◆ WHAT YOU NEED TO DO: Starting from the line with "La réciproque de" and going up to and including the line with "Metodetriangulering Teori/modeller: Erkendelsesspiralen", copy the listing below exactly. Leave all images out.

** DATASET RECORDS follows **

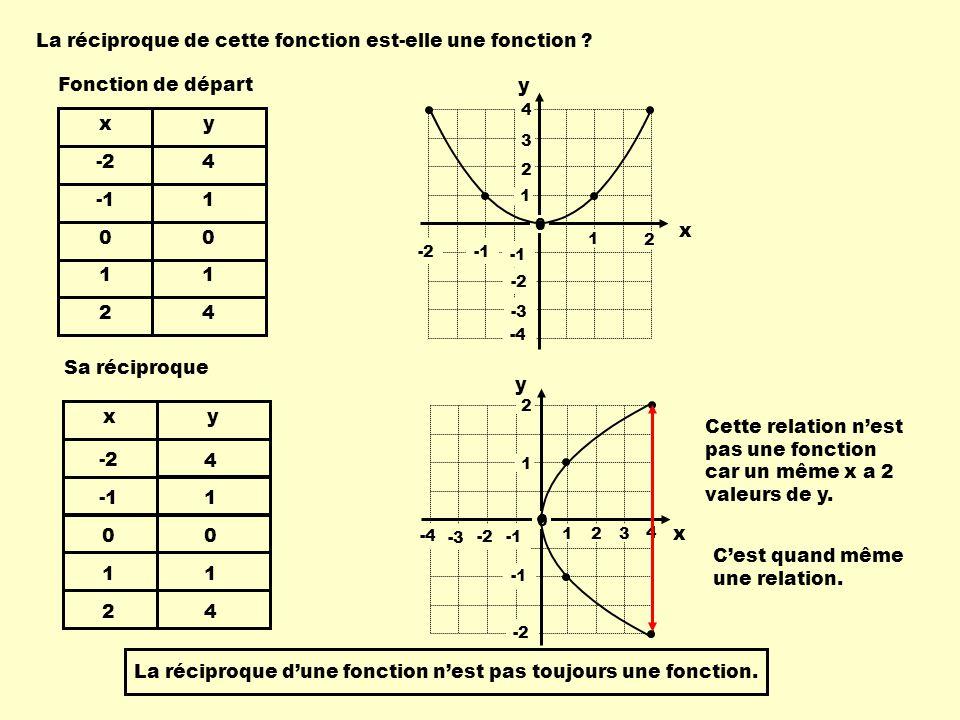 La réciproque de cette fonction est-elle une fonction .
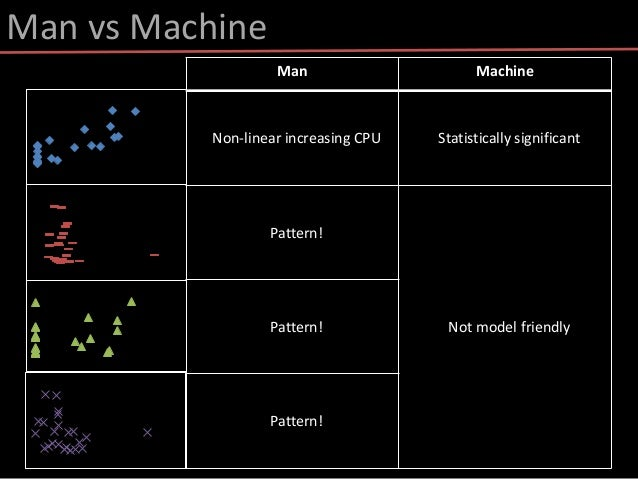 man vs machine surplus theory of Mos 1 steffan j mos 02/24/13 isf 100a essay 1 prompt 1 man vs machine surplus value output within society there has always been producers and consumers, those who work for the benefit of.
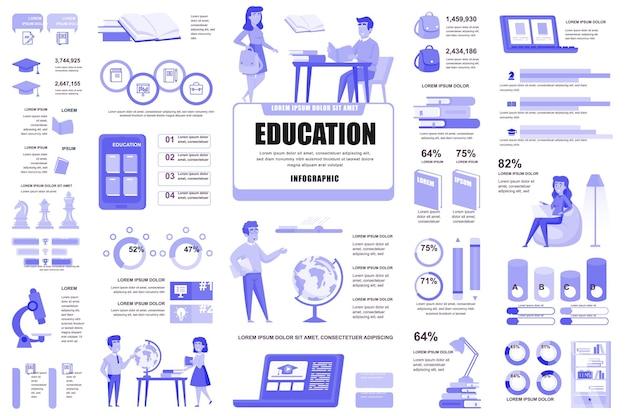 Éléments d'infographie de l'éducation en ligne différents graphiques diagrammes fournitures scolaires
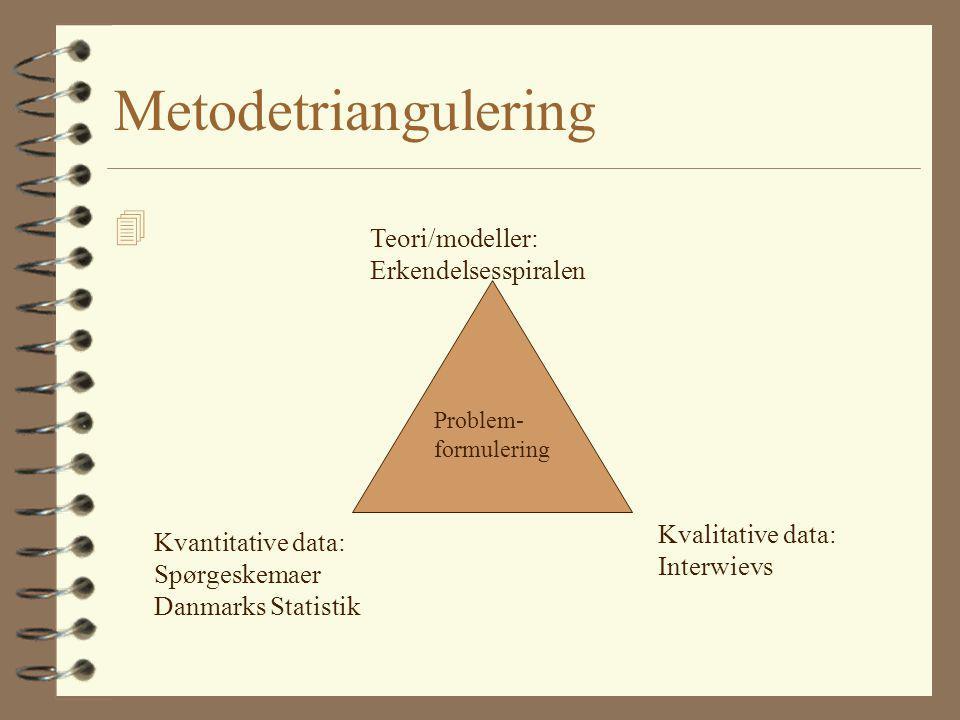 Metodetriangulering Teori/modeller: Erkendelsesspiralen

** End of DATASET RECORDS **
** DATASET RECORDS follows **

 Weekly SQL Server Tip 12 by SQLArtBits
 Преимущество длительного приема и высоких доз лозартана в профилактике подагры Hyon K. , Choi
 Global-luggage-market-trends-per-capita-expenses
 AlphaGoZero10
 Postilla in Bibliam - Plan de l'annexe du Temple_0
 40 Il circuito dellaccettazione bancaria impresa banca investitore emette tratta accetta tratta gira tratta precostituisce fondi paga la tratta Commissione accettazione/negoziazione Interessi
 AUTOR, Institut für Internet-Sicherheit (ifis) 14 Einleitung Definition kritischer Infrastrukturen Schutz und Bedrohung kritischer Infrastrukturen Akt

** End of DATASET RECORDS **
** DATASET RECORDS follows **

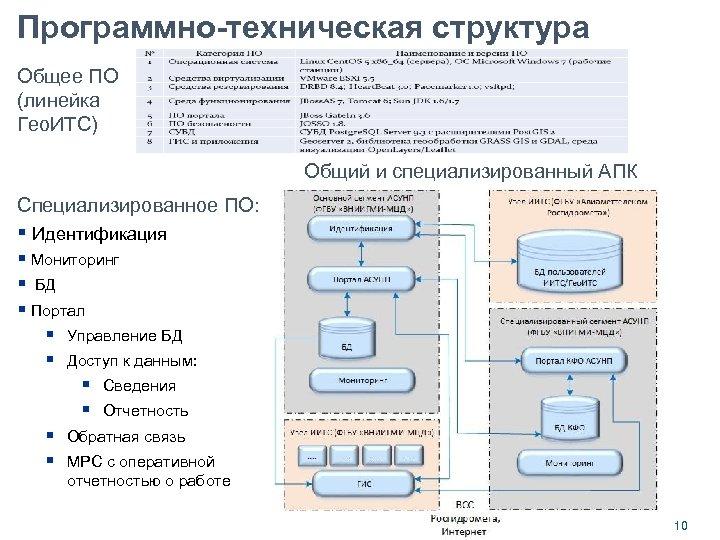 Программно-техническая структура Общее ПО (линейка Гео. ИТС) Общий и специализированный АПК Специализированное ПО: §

** End of DATASET RECORDS **

◆ REPLY:
 La réciproque de cette fonction est-elle une fonction .
 man vs machine surplus theory of Mos 1 steffan j mos 02/24/13 isf 100a essay 1 prompt 1 man vs machine surplus value output within society there has always been producers and consumers, those who work for the benefit of.
 Éléments d'infographie de l'éducation en ligne différents graphiques diagrammes fournitures scolaires
 Metodetriangulering Teori/modeller: Erkendelsesspiralen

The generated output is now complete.